- WHAT IS REQUIRED: In the listing below, find the line containing "Observing the scene". Write out that line and every line after it to the end, exactly and only those.

(Entries on spatial positioning)
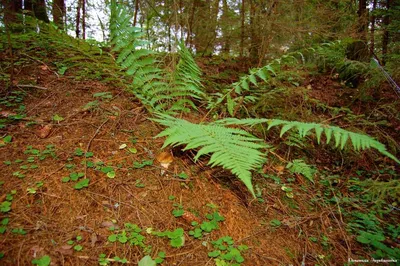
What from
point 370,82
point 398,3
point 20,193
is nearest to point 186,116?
point 20,193

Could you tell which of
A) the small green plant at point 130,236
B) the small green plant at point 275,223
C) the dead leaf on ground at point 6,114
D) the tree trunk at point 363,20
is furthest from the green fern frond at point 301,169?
the dead leaf on ground at point 6,114

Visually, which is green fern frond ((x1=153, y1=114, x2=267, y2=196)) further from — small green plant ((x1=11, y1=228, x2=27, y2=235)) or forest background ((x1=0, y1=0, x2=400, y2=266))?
small green plant ((x1=11, y1=228, x2=27, y2=235))

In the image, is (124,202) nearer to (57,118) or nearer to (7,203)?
(7,203)

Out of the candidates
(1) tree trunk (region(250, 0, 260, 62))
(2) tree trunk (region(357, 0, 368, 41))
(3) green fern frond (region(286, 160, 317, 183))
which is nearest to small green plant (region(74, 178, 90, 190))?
(3) green fern frond (region(286, 160, 317, 183))

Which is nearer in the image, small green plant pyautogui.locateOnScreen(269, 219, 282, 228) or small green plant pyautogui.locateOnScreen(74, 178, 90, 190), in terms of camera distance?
small green plant pyautogui.locateOnScreen(74, 178, 90, 190)

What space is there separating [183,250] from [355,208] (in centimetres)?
159

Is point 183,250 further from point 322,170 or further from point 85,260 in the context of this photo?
point 322,170

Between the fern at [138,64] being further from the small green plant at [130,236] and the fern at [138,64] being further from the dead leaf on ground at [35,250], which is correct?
the dead leaf on ground at [35,250]

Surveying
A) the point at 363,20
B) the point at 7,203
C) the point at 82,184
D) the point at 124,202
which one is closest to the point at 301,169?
the point at 124,202

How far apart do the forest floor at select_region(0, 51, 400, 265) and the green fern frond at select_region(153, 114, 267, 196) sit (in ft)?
1.36

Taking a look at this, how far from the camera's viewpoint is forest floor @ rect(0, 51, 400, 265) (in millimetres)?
1391

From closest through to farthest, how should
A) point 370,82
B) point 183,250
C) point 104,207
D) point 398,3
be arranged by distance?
point 183,250 → point 104,207 → point 370,82 → point 398,3

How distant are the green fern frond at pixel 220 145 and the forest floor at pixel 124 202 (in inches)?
16.4

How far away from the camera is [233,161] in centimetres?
136
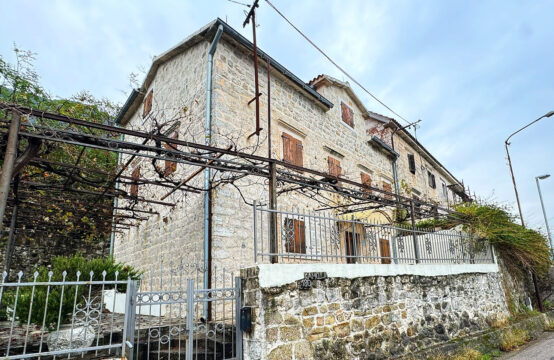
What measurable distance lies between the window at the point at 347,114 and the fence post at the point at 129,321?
10.4 metres

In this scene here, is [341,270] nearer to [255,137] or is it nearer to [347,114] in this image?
[255,137]

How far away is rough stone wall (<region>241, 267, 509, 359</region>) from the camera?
14.2ft

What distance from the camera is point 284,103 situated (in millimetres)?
10102

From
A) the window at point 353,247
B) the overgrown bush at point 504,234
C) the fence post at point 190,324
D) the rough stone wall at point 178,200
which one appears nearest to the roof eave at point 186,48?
the rough stone wall at point 178,200

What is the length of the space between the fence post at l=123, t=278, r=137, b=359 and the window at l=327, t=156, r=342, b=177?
8.08m

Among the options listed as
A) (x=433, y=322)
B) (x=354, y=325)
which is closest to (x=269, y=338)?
(x=354, y=325)

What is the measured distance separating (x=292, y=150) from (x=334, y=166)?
2291mm

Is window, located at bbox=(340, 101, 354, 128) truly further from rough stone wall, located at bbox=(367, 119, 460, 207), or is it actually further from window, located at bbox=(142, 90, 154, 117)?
window, located at bbox=(142, 90, 154, 117)

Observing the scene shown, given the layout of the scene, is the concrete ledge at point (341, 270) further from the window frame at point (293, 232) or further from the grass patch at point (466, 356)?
the grass patch at point (466, 356)

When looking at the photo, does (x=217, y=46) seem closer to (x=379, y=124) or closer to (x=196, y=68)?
(x=196, y=68)

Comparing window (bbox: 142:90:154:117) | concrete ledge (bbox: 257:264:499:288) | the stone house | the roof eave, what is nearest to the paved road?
concrete ledge (bbox: 257:264:499:288)

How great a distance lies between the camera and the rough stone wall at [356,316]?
4316 millimetres

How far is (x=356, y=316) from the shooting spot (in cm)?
523

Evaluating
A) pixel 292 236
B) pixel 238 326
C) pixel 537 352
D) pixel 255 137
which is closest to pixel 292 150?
pixel 255 137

- RESULT:
Observing the scene shown, given the layout of the scene, is the concrete ledge at point (341, 270) further from the window frame at point (293, 232) or further from the grass patch at point (466, 356)?
the grass patch at point (466, 356)

When looking at the photo, does (x=217, y=46) seem closer to (x=379, y=124) or closer to (x=196, y=68)?
(x=196, y=68)

Comparing window (bbox: 142:90:154:117) | concrete ledge (bbox: 257:264:499:288) | the stone house | the roof eave, what is nearest to the paved road?
concrete ledge (bbox: 257:264:499:288)

How great a distance lies between the camera and the rough stone wall at [356,316]?
4316 millimetres

How far is (x=356, y=316) from the shooting spot (in cm)?
523

Evaluating
A) pixel 292 236
B) pixel 238 326
C) pixel 537 352
D) pixel 255 137
which is closest to pixel 292 150?
pixel 255 137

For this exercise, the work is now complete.